- **Work to complete**
**A.** Decide whether each statement agrees with the article on undocumented students and community college tuition, answering yes or no for each and quoting the deciding words of the article. (i) Haywood Community College charges $7,700 for out-of-state tuition. (ii) Many undocumented students have applied to Haywood Community College for fall 2010. (iii) The UNC system already permits its universities and colleges to bar admission.
**B.** Render the records as a numbered list, starting at the first line of the records and continuing up to and including the line that contains "A: the point at 251,357", with blank lines omitted.

In related news, the North Carolina Community College Board unanimously voted last week not to except potential students who pose a significant health or safety risk. Local colleges will determine exactly who, and why, warrants a denial of admission. The UNC system already allows universities and colleges to bar admission.
Expense keeps most undocumented immigrants out of community college
North Carolina’s community colleges may have flung open their doors to illegal immigrants once again, but only a handful of undocumented students are likely to trickle into area colleges next fall.
Most undocumented students face a practical dead-end after graduating from high school.
The State Board of Community Colleges’ requirement that undocumented students pay out-of-state tuition, along with the state’s refusal to grant them professional certification, have deterred many from moving on to college.
Only one or two undocumented students have applied to Haywood Community College for its fall 2010 semester, said Jennifer Herrera, director of enrollment management at the college.
According to Herrera, charging out-of-state tuition has kept the number of undocumented students to a minimum.
“The fact that they have to pay out-of-state tuition regardless is a hardship,” said Herrera.
Currently, HCC charges $7,700 for out-of-state tuition, while in-state students pay only $1,600.

(Dataset records)

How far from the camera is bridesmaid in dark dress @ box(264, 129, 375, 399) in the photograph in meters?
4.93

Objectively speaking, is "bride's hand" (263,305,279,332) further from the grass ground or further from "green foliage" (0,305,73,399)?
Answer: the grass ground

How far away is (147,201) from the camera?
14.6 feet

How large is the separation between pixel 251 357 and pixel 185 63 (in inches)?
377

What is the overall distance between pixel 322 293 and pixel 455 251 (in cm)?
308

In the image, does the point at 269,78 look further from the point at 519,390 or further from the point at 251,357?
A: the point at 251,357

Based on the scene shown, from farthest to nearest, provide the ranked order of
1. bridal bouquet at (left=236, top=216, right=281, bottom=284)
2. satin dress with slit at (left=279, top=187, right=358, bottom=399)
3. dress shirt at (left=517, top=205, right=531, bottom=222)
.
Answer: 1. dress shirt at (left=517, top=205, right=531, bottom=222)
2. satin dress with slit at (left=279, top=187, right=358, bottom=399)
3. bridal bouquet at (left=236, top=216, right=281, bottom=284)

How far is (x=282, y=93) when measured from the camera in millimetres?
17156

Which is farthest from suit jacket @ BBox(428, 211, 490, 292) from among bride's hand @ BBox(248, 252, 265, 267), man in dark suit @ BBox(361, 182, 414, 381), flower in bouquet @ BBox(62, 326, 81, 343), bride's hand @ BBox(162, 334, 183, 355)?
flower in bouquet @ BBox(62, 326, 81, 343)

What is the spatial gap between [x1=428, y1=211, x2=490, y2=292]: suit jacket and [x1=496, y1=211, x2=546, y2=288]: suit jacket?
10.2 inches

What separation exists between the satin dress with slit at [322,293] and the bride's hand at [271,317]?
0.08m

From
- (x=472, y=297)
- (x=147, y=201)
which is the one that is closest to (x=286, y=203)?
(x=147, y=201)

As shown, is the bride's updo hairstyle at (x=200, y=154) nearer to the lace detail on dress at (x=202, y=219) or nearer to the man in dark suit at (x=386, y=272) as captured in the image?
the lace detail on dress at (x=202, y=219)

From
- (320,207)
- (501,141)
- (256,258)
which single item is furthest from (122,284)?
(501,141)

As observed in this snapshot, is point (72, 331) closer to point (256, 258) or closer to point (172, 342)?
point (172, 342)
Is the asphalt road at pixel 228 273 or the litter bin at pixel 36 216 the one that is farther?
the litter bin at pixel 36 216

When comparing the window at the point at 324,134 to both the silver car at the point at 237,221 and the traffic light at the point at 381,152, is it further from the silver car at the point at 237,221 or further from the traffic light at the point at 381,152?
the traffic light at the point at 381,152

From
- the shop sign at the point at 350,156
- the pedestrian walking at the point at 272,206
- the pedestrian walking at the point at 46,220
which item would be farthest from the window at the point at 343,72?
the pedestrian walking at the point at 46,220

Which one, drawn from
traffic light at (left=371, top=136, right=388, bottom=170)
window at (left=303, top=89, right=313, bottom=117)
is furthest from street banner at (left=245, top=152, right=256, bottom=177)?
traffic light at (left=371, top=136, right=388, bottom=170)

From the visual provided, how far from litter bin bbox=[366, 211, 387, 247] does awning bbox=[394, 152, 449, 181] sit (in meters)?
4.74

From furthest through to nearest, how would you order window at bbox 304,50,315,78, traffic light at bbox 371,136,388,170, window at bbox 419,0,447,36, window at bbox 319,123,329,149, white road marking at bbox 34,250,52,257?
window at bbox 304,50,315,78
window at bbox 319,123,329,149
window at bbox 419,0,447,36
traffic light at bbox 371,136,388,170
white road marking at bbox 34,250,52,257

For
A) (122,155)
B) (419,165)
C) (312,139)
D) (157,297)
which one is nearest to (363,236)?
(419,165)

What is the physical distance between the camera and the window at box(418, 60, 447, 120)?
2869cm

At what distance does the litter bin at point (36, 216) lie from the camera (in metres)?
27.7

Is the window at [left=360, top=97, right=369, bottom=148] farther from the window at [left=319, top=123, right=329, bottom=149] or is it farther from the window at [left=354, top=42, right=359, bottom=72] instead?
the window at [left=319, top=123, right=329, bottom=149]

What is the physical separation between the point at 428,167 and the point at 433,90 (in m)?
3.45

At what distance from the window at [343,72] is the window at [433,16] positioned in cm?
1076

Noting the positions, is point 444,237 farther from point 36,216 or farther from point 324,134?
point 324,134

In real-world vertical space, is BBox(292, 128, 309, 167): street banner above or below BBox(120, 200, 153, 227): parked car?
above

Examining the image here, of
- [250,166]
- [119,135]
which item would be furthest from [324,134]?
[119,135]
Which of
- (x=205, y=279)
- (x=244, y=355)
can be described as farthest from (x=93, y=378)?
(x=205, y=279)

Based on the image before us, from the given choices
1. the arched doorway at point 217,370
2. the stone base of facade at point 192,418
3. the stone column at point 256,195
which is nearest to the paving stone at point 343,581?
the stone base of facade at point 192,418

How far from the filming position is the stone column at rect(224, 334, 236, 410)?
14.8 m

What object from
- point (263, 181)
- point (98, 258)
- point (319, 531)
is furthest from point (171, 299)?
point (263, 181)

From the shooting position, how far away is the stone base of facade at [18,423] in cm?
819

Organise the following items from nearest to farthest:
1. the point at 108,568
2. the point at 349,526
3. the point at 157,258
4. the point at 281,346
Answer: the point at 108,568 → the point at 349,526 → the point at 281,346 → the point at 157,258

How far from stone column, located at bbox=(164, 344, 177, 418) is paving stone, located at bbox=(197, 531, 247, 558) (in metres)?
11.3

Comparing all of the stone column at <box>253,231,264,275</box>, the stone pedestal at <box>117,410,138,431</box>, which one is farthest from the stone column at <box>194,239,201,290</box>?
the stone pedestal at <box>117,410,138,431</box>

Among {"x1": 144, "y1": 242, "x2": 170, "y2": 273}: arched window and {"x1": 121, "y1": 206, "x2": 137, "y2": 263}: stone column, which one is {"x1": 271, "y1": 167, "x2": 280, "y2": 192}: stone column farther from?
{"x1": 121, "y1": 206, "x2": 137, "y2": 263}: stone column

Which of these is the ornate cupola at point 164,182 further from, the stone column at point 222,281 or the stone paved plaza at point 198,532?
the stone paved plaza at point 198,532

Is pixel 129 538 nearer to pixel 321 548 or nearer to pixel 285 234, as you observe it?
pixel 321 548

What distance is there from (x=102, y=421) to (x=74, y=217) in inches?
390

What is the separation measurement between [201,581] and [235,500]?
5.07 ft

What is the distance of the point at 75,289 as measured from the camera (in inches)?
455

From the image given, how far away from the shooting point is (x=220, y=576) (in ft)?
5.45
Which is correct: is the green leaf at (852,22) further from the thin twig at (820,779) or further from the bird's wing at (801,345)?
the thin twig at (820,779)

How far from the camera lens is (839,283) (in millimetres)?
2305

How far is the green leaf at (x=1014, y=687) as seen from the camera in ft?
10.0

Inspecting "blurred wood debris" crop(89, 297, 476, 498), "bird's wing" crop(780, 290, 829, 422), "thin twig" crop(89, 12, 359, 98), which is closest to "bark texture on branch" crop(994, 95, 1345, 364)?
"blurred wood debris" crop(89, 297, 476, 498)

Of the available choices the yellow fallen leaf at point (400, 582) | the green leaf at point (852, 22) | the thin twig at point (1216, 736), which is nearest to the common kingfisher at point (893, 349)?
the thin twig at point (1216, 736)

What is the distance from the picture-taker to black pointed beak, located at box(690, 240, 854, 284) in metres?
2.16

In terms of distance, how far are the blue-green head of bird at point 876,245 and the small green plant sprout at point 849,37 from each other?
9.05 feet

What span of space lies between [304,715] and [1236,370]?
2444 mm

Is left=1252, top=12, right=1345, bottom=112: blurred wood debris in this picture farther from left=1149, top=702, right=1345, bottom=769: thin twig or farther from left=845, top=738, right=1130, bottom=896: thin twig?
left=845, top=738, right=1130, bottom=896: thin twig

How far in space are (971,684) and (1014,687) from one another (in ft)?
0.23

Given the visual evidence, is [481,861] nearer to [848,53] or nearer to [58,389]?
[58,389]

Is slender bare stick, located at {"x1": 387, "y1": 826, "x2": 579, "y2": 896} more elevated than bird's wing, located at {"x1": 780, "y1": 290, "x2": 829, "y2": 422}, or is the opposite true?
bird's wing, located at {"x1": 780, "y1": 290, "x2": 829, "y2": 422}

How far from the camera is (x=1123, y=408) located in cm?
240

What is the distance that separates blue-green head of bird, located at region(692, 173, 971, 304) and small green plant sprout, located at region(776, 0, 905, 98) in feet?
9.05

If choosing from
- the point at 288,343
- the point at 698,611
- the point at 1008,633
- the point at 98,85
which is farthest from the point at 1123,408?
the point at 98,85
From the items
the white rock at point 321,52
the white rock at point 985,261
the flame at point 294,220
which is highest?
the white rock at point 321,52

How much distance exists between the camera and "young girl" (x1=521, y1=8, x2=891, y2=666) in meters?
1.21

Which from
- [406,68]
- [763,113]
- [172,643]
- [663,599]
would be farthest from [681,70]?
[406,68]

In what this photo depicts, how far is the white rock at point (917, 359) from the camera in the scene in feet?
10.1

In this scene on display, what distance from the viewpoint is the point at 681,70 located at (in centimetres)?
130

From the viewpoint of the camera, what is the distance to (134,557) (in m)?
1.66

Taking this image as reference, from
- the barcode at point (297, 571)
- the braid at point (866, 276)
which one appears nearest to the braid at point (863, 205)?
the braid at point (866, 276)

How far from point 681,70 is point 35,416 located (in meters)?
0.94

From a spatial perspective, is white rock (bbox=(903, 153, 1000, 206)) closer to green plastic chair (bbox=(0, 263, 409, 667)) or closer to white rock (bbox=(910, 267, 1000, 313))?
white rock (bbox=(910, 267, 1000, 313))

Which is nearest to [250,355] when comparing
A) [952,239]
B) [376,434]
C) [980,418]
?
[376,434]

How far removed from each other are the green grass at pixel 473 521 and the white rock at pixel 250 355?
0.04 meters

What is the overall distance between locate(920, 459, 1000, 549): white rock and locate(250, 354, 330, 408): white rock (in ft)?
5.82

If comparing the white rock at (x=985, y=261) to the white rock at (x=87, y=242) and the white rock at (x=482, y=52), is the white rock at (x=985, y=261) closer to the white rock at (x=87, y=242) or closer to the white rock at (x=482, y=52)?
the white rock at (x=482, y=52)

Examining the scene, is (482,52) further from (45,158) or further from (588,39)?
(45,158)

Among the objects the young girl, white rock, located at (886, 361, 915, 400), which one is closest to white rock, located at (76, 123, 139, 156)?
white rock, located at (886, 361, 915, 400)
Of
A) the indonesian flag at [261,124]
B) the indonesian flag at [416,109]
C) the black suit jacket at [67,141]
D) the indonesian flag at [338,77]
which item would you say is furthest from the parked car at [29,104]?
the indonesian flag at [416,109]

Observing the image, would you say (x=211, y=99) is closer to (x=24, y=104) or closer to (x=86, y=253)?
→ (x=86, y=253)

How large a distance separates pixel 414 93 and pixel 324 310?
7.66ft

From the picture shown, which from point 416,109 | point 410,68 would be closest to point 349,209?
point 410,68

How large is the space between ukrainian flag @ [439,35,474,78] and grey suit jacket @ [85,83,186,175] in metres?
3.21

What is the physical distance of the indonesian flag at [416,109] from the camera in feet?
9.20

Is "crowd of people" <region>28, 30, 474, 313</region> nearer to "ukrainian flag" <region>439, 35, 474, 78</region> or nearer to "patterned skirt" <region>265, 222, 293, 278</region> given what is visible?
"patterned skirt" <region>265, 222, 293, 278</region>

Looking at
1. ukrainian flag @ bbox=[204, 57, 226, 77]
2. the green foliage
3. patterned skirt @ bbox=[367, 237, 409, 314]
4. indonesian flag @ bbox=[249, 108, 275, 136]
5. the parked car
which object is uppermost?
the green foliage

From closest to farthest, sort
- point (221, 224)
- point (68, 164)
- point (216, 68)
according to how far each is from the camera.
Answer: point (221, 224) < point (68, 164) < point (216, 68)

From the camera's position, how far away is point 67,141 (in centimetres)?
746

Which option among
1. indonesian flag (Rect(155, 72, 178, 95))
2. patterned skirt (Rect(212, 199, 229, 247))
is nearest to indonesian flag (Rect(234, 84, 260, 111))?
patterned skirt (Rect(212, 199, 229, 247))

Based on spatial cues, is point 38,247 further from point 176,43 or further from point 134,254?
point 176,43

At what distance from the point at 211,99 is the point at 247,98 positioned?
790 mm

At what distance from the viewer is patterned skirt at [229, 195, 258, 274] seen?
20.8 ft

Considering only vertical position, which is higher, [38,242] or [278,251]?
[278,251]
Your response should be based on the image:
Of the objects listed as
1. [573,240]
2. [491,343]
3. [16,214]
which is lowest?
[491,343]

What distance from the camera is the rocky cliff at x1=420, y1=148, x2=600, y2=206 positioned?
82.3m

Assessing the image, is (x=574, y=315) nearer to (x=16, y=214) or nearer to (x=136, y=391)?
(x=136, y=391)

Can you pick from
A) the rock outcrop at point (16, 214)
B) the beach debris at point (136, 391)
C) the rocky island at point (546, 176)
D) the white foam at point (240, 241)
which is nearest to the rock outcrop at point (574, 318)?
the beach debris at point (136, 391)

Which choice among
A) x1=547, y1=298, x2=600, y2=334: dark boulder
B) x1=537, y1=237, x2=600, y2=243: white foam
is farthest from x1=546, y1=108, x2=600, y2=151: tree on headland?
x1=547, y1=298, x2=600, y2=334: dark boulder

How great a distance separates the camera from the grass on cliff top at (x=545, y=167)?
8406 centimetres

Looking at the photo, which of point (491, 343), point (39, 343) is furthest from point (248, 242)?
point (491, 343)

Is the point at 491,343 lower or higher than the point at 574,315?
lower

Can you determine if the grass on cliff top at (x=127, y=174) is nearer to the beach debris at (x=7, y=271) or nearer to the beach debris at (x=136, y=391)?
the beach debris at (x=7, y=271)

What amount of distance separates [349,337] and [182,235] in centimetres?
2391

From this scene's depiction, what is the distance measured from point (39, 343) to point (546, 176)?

- **Solutions to the problems**
**A.**
(i) Yes: "Currently, HCC charges $7,700 for out-of-state tuition"
(ii) No: "Only one or two undocumented students have applied to Haywood Community College for its fall 2010 semester"
(iii) Yes: "The UNC system already allows universities and colleges to bar admission."

**B.**
1. How far from the camera is bridesmaid in dark dress @ box(264, 129, 375, 399) in the photograph in meters?
2. 4.93
3. Objectively speaking, is "bride's hand" (263,305,279,332) further from the grass ground or further from "green foliage" (0,305,73,399)?
4. Answer: the grass ground
5. How far away is (147,201) from the camera?
6. 14.6 feet
7. How large is the separation between pixel 251 357 and pixel 185 63 (in inches)?
8. 377
9. What is the overall distance between pixel 322 293 and pixel 455 251 (in cm)?
10. 308
11. In the image, does the point at 269,78 look further from the point at 519,390 or further from the point at 251,357?
12. A: the point at 251,357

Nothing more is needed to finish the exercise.